The relevance of shear to platelet function is not a novel concept. Platelets contain another well-characterized receptor that responds to shear: the glycoprotein Ib-IX complex. In the case of glycoprotein Ib-IX, shear alone can elicit ligand (von Willebrand factor) binding and the release of microvesicles.4 Where the work of Pang et al expands our understanding is a demonstration that shear forces alone are not sufficient to elicit αIIbβ3-dependent procoagulant platelet properties. Agonist stimulation and the β3 subunit are both required to fully engage the Gα13, Src, and Rac-1 dependent signaling pathway.

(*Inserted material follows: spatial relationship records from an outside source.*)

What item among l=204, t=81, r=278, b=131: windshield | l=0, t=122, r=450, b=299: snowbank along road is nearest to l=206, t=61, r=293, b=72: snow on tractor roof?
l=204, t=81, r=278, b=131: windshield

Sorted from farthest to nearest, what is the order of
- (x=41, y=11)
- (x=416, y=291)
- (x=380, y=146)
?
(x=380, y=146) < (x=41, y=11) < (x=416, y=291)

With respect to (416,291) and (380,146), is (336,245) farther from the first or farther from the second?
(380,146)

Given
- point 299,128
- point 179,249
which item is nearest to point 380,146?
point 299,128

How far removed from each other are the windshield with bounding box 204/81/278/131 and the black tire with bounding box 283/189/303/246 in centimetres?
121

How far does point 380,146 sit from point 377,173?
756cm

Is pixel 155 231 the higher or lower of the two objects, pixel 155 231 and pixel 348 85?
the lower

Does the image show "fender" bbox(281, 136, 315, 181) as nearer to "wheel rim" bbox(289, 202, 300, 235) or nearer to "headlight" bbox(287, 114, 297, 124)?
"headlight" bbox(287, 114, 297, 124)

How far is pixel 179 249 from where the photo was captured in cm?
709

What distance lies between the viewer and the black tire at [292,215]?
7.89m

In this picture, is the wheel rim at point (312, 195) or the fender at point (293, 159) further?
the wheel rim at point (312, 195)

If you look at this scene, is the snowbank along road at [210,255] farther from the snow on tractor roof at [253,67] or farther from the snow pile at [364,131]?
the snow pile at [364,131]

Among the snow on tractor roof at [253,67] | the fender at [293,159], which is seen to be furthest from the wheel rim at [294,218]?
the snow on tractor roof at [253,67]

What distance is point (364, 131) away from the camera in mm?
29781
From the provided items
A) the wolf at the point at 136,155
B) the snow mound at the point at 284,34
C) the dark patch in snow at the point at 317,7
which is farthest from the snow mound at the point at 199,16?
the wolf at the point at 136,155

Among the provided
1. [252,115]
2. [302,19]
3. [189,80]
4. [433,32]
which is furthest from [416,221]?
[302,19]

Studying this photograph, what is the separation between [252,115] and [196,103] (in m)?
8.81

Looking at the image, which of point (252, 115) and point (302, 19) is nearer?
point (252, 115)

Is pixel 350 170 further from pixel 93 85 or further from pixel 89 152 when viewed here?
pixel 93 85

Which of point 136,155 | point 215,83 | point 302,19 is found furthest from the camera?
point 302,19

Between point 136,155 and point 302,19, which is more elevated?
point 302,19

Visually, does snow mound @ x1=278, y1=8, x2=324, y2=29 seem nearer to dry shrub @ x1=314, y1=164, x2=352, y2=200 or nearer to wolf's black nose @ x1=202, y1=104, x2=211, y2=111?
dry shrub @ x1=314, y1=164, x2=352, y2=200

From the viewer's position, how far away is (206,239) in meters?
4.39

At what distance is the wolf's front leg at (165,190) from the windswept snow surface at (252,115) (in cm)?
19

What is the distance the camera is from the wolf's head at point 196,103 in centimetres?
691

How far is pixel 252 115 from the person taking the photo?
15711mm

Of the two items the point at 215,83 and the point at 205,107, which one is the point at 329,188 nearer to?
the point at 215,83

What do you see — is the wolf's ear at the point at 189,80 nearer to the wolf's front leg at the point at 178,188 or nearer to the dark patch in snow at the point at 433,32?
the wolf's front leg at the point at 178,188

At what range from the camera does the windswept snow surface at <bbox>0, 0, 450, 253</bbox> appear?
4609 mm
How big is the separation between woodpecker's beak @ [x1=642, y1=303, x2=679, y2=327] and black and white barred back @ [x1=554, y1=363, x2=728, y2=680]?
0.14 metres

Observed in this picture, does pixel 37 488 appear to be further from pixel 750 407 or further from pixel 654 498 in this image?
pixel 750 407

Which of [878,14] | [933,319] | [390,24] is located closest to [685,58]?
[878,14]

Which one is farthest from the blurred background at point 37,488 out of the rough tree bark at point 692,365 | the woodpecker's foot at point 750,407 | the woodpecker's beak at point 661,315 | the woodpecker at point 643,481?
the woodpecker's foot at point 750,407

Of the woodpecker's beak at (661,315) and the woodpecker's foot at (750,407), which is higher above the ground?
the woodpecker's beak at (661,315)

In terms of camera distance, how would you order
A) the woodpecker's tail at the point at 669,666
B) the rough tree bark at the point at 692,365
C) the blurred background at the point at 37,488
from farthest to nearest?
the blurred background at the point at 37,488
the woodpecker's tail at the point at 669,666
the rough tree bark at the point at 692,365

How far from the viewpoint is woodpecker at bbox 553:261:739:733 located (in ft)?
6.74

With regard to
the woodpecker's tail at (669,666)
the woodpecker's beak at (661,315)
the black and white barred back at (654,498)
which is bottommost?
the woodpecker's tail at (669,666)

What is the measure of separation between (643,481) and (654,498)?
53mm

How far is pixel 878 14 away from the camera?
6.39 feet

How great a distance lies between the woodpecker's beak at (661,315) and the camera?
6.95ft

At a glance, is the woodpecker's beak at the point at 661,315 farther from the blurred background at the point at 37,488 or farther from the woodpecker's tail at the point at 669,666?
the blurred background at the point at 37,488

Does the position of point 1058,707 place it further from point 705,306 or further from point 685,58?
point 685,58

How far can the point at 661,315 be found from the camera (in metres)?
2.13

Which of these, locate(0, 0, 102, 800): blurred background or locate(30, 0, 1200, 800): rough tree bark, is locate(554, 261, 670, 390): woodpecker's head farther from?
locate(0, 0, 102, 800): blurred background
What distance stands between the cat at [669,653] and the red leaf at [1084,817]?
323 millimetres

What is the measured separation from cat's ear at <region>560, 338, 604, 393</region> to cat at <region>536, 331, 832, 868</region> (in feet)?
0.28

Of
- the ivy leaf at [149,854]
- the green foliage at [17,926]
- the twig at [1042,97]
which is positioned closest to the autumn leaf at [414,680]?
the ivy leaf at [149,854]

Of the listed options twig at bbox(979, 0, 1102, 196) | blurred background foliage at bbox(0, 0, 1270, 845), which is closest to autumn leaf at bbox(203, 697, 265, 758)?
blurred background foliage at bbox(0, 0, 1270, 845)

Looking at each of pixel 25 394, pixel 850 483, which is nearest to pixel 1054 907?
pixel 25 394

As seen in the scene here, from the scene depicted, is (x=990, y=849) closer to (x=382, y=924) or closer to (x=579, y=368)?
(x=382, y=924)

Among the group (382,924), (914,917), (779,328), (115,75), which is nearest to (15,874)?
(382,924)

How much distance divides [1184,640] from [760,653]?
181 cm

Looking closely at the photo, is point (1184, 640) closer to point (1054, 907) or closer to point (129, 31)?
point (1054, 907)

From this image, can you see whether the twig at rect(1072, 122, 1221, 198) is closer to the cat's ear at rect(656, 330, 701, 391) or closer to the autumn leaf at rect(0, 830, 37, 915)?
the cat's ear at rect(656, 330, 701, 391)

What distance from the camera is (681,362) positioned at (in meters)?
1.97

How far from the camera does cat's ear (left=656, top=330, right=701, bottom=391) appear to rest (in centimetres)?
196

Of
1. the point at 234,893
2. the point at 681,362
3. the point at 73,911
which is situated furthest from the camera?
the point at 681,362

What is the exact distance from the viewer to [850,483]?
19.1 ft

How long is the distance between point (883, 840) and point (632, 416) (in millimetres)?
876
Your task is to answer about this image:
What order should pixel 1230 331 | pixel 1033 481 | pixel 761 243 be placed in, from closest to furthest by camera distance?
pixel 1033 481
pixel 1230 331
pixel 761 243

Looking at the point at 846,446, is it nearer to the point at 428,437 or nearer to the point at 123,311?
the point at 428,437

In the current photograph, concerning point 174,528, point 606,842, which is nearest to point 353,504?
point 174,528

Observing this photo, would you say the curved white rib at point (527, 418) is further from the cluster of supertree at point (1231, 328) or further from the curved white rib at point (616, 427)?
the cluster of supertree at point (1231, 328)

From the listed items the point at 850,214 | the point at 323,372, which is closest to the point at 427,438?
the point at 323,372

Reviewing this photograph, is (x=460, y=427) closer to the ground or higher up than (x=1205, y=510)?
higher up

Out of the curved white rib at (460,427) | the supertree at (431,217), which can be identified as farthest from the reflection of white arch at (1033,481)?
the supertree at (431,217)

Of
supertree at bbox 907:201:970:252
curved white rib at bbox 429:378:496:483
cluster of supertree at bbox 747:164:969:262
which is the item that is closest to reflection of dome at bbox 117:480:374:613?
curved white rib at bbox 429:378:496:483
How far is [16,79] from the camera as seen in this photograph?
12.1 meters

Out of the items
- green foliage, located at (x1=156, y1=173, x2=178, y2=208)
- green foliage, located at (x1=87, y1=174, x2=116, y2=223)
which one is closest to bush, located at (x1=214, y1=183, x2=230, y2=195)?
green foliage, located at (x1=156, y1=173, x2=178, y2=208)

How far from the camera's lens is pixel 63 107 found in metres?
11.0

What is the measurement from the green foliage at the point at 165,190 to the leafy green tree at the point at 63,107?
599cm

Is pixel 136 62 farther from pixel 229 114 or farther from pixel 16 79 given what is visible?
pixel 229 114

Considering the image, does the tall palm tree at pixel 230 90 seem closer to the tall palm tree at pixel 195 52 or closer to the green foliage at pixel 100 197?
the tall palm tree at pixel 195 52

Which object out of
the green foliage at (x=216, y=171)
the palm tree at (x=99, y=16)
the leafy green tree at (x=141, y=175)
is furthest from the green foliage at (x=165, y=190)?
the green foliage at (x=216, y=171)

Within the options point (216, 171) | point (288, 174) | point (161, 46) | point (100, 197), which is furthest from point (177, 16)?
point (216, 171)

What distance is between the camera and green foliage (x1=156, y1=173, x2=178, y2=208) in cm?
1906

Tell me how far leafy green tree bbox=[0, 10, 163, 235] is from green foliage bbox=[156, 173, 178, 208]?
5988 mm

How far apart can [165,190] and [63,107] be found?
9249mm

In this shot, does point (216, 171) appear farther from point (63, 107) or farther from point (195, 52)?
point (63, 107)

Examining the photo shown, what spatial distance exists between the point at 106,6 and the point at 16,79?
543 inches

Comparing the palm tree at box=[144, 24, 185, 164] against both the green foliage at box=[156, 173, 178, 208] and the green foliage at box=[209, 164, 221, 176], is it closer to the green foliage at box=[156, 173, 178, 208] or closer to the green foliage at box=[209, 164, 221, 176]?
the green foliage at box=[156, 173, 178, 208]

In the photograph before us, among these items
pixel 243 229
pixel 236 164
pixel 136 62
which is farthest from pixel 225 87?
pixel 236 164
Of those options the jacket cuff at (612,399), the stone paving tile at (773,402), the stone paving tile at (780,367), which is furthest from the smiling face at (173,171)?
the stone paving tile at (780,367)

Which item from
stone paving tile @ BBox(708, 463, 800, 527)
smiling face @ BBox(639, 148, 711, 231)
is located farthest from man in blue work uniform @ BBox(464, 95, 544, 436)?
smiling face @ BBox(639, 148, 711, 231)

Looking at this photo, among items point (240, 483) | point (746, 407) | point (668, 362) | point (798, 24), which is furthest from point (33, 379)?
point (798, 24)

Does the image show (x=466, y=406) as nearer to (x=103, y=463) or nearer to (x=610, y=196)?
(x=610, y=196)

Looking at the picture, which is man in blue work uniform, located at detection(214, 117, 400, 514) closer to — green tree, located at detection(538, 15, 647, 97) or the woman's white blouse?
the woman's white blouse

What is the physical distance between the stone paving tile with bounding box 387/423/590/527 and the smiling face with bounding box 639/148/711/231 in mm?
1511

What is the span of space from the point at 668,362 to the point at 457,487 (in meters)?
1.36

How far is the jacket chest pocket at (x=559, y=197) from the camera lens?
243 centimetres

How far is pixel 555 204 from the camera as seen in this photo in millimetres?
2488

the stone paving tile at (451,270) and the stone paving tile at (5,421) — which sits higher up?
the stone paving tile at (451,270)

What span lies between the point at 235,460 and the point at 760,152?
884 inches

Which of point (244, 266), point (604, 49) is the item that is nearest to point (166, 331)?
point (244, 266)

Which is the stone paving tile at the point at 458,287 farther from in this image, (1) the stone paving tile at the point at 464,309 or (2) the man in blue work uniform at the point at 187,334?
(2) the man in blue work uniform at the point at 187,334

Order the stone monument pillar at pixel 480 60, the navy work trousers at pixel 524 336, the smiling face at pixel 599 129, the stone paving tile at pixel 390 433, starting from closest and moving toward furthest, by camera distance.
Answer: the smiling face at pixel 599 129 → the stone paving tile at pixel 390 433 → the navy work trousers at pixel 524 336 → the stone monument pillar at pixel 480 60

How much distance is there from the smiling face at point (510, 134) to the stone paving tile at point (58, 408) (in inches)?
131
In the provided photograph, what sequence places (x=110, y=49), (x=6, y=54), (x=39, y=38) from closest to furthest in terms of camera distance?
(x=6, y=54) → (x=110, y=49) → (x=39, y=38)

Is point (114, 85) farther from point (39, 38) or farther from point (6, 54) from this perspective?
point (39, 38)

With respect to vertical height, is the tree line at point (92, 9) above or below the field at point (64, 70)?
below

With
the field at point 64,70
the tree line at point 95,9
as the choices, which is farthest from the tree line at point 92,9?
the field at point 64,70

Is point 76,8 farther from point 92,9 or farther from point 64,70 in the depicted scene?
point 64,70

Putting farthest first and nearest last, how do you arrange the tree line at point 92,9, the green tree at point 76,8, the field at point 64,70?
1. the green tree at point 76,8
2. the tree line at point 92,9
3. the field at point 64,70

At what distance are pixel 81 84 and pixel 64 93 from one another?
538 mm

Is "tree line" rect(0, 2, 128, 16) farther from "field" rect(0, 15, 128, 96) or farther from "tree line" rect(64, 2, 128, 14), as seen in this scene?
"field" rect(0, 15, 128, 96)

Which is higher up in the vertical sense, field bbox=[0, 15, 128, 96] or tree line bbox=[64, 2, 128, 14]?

The authors present compelling data with the pharmacologic inhibition of the Gα13-dependent signaling pathway and the resulting impact on platelet function in vivo. First, the results establish that it is possible to separate inside-out pathways leading to ligand binding from the later consequences of outside-in signaling leading to platelet procoagulant properties (see figure). Inhibition of the Gα13 pathway significantly reduces fibrin deposition within a growing platelet thrombus and effectively destabilizes the thrombus. The authors conclude that selective targeting of integrin outside-in signaling represents a novel antithrombotic strategy that has the potential of inhibiting occlusive thrombus growth with a limited impact on normal hemostasis, the holy grail in the development of improved antithrombotic therapies.5
In considering the inhibition of Gα13 signaling pathways, it is worth remembering that heterotrimeric G proteins and their downstream targets are physiologically relevant well beyond platelet-mediated thrombosis. Indeed, G proteins are widely involved in cell differentiation, proliferation, and motility.6 In the case of the platelet, and specifically Gα13, the G protein is being used to facilitate structural changes leading to a more procoagulant platelet. However, the same G proteins are known to harbor mutations associated with breast cancer.7 Analyzing big datasets has identified inactivating mutations in the gene encoding Gα13 (GNA13) with links to Burkitt lymphoma and diffuse large B-cell lymphoma.8,9 Thus, the existing data suggest that mutations in this pathway contribute to cellular transformations and metastatic potential, possibly behaving as tumor suppressors in some cell types.10 Pharmacologic inhibition of the Gα13/RhoA axis as an antithrombotic strategy will require careful consideration beyond the immediate impact on thrombosis.
Finally, the current work further illustrates the complex spatiotemporal aspects of the platelet’s role in thrombosis. Going forward, the challenge will be to exploit the complexity for the design of a new generation of antithrombotics with limited side effects, such as excess bleeding. While specific targeting of Gα13 might have unexpected consequences as discussed above, it nevertheless identifies the potential to retain some platelet behavior, such as ligand binding, while reducing the platelet’s role in the intravascular coagulation response. The authors are commended for an important and insightful contribution based on solid experimental data.
Conflict-of-interest disclosure: The author declares no competing financial interests.